TASK INSTRUCTIONS: Nothing in the data should be left out or altered when it is retyped.

MATERIAL SUPPLIED:
......

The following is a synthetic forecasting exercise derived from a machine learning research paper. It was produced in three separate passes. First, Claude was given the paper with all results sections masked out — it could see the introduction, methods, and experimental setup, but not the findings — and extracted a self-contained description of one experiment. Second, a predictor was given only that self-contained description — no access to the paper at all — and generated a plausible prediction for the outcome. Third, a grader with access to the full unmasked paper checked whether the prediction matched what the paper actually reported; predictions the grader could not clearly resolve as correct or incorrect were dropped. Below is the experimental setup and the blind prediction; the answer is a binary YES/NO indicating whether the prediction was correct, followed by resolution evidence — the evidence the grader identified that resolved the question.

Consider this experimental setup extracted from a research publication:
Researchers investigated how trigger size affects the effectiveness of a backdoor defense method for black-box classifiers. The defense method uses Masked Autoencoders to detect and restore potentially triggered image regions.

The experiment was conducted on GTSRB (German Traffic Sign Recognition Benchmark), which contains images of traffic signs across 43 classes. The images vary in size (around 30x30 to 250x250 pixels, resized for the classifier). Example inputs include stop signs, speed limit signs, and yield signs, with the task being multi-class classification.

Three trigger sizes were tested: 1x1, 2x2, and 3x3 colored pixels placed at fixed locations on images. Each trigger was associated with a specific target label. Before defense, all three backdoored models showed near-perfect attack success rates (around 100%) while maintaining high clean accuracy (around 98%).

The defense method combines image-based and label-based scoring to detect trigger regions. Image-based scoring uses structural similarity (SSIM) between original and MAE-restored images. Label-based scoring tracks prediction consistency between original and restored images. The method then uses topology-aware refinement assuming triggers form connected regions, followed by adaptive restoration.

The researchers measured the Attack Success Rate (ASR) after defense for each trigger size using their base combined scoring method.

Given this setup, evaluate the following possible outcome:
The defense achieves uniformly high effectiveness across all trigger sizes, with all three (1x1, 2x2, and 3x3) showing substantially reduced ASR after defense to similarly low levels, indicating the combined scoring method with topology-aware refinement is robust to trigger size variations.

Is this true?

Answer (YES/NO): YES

......

ANSWER FOR THIS EXERCISE:
The following is a synthetic forecasting exercise derived from a machine learning research paper. It was produced in three separate passes. First, Claude was given the paper with all results sections masked out — it could see the introduction, methods, and experimental setup, but not the findings — and extracted a self-contained description of one experiment. Second, a predictor was given only that self-contained description — no access to the paper at all — and generated a plausible prediction for the outcome. Third, a grader with access to the full unmasked paper checked whether the prediction matched what the paper actually reported; predictions the grader could not clearly resolve as correct or incorrect were dropped. Below is the experimental setup and the blind prediction; the answer is a binary YES/NO indicating whether the prediction was correct, followed by resolution evidence — the evidence the grader identified that resolved the question.

Consider this experimental setup extracted from a research publication:
Researchers investigated how trigger size affects the effectiveness of a backdoor defense method for black-box classifiers. The defense method uses Masked Autoencoders to detect and restore potentially triggered image regions.

The experiment was conducted on GTSRB (German Traffic Sign Recognition Benchmark), which contains images of traffic signs across 43 classes. The images vary in size (around 30x30 to 250x250 pixels, resized for the classifier). Example inputs include stop signs, speed limit signs, and yield signs, with the task being multi-class classification.

Three trigger sizes were tested: 1x1, 2x2, and 3x3 colored pixels placed at fixed locations on images. Each trigger was associated with a specific target label. Before defense, all three backdoored models showed near-perfect attack success rates (around 100%) while maintaining high clean accuracy (around 98%).

The defense method combines image-based and label-based scoring to detect trigger regions. Image-based scoring uses structural similarity (SSIM) between original and MAE-restored images. Label-based scoring tracks prediction consistency between original and restored images. The method then uses topology-aware refinement assuming triggers form connected regions, followed by adaptive restoration.

The researchers measured the Attack Success Rate (ASR) after defense for each trigger size using their base combined scoring method.

Given this setup, evaluate the following possible outcome:
The defense achieves uniformly high effectiveness across all trigger sizes, with all three (1x1, 2x2, and 3x3) showing substantially reduced ASR after defense to similarly low levels, indicating the combined scoring method with topology-aware refinement is robust to trigger size variations.

Is this true?

Answer (YES/NO): YES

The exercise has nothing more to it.